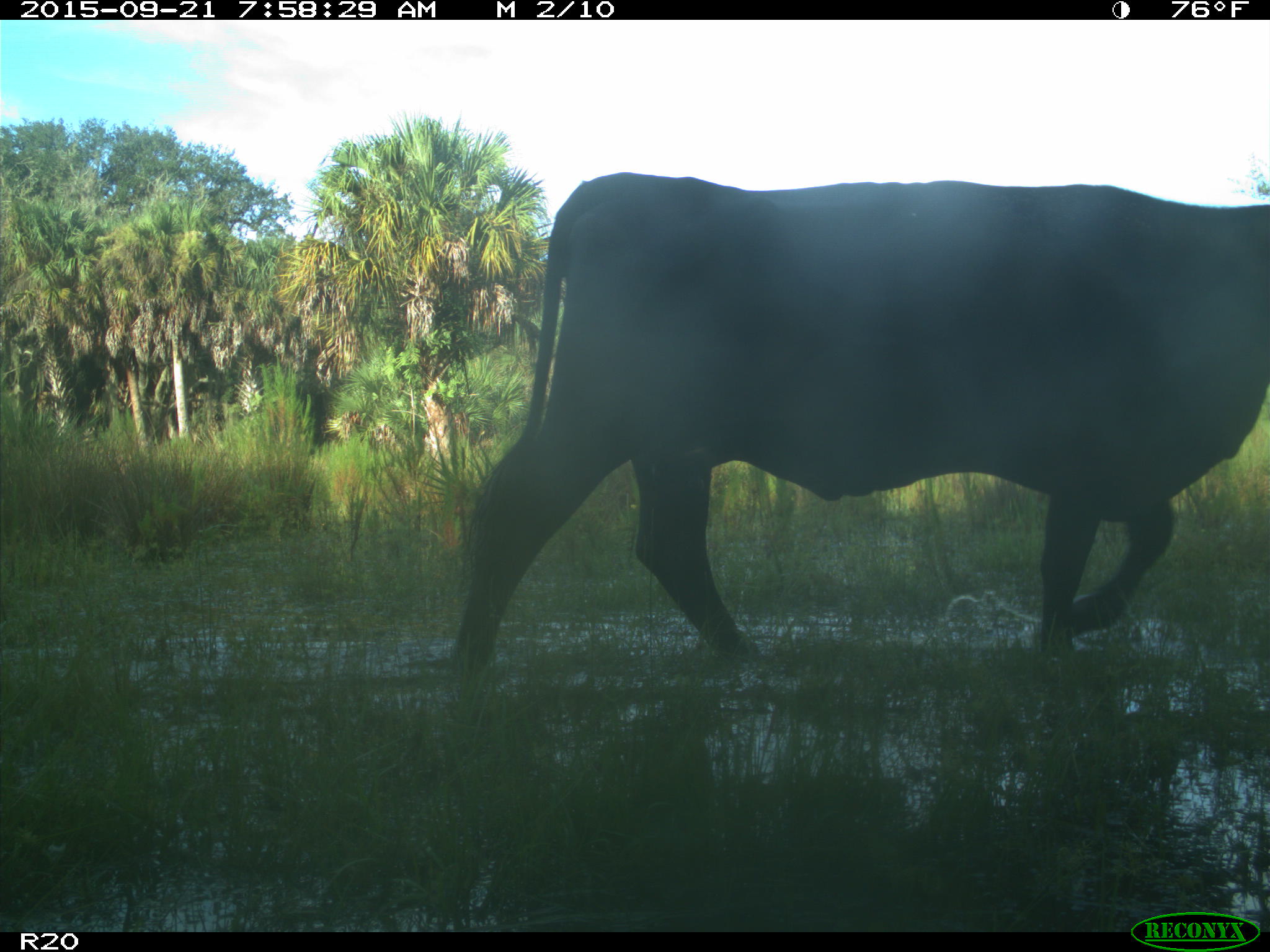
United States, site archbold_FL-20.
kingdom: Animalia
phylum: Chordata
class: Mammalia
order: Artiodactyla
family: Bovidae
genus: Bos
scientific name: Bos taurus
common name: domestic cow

══════════

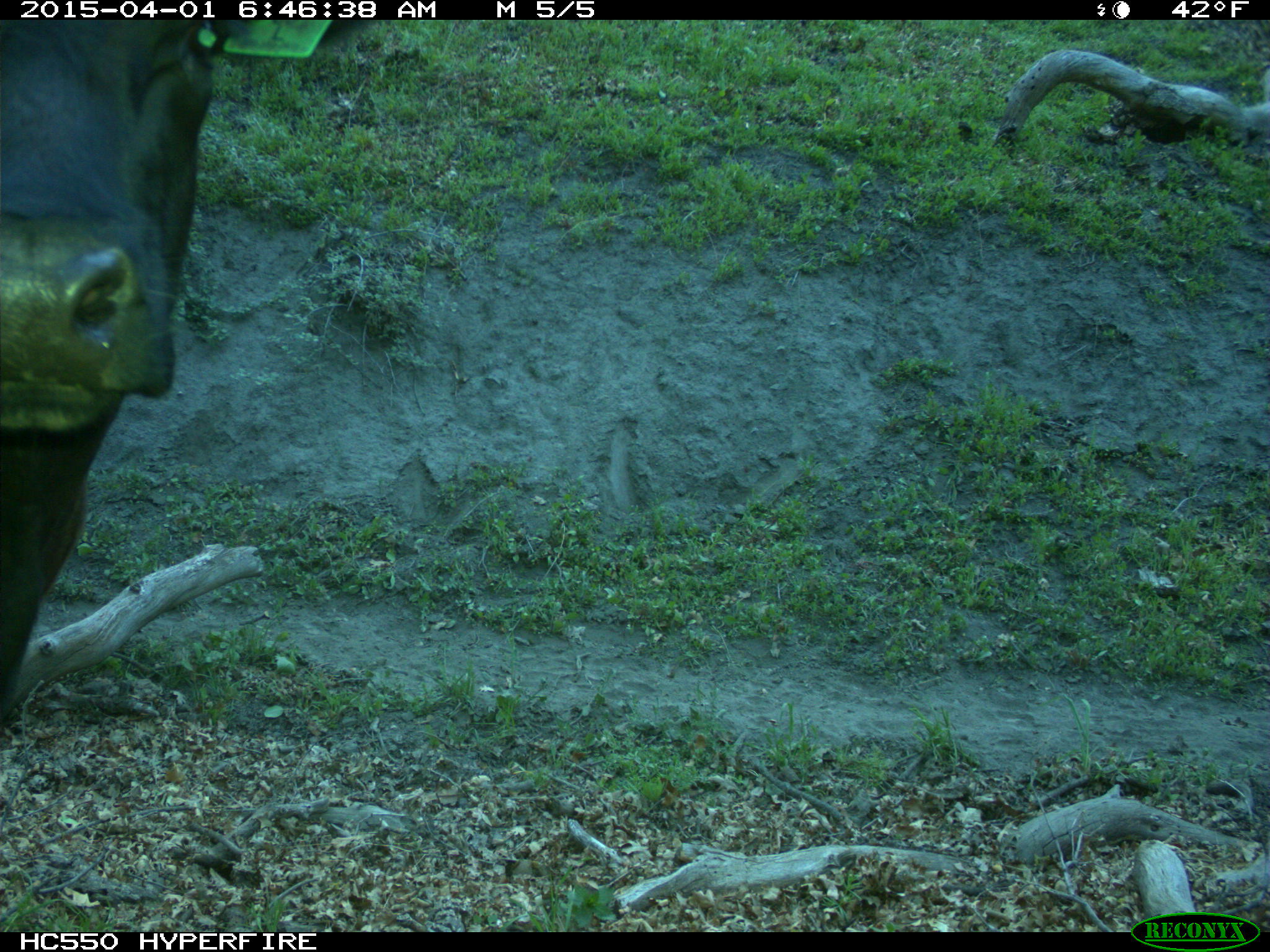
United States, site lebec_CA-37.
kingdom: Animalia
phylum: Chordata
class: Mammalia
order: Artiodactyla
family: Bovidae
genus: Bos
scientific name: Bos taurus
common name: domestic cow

══════════

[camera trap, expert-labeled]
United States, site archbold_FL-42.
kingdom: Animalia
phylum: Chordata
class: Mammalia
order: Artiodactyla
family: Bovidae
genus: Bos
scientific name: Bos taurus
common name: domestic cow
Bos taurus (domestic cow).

══════════

#### About this exercise:
Copy from the entries only those lines that hold the word "United".

#### Completed exercise:
United States, site archbold_FL-20.
United States, site lebec_CA-37.
United States, site archbold_FL-42.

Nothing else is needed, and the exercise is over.